* _TO BE DONE_
a) According to the vectorizer patch note below, on which architectures was the change regtested?
b) In the vectorizer patch note below, retype the stretch from "goto <bb 4>;" through "of such cases." word for word.

For the vectorization of non-contiguous memory accesses such as the
vectorization of loads from a particular struct member, specifically
when vectorizing with unknown bounds (thus using a pointer and not an
array) it is observed that inadequate alignment checking allows for
the crossing of a page boundary within a single vectorized loop
iteration. This leads to potential segmentation faults in the
resulting binaries.

For example, for the given datatype:

    typedef struct {
      uint64_t a;
      uint64_t b;
      uint32_t flag;
      uint32_t pad;
    } Data;

and a loop such as:

int
foo (Data *ptr) {
  if (ptr == NULL)
    return -1;

  int cnt;
  for (cnt = 0; cnt < MAX; cnt++) {
    if (ptr->flag == 0)
      break;
    ptr++;
  }
  return cnt;
}

the vectorizer yields the following cfg on armhf:

<bb 1>:
_41 = ptr_4(D) + 16;
<bb 2>:
_44 = MEM[(unsigned int *)ivtmp_42];
ivtmp_45 = ivtmp_42 + 24;
_46 = MEM[(unsigned int *)ivtmp_45];
ivtmp_47 = ivtmp_45 + 24;
_48 = MEM[(unsigned int *)ivtmp_47];
ivtmp_49 = ivtmp_47 + 24;
_50 = MEM[(unsigned int *)ivtmp_49];
vect_cst__51 = {_44, _46, _48, _50};
mask_patt_6.17_52 = vect_cst__51 == { 0, 0, 0, 0 };
if (mask_patt_6.17_52 != { 0, 0, 0, 0 })
  goto <bb 4>;
else
  ivtmp_43 = ivtmp_42 + 96;
  goto <bb 2>;
<bb4>
...

without any proper address alignment checks on the starting address
or on whether alignment is preserved across iterations. We therefore
fix the handling of such cases.

In `vect_compute_data_ref_alignment' we ensure that the vector
alignment requirements are sufficiently large to encompass the entire
address range covered by the group of element-wise loads carried out
in the single vectorized iteration, rounded up to the nearest power of
2.  Finally, in `get_load_store_type', we ensure correct
categorization of the alignment support scheme for VMAT_ELEMENTWISE
access types, depending on whether or not they happen within the
context of a scalarized vector access in a loop with unknown bounds
where speculative reads are required.  Where this is found to be the
case, we modify `alignment_support_scheme' from
`dr_unaligned_supported' to `dr_unaligned_unsupported', ensuring
proper alignment is required.

Regtested on aarch64, armhf and x86_64, no new regressions.

gcc/ChangeLog:

        PR tree-optimization/124037
        * tree-vect-stmts.cc (get_load_store_type): Fix
        alignment_support_scheme categorization of  VMAT_ELEMENTWISE
        loads.

* _SUPPLIED INFORMATION_
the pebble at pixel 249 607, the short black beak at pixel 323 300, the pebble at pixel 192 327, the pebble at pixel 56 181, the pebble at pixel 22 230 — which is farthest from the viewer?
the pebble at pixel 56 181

* _TASK-BY-TASK ANSWERS_
a) aarch64, armhf and x86_64.

b)
goto <bb 4>;
else
  ivtmp_43 = ivtmp_42 + 96;
  goto <bb 2>;
<bb4>
...

without any proper address alignment checks on the starting address
or on whether alignment is preserved across iterations. We therefore
fix the handling of such cases.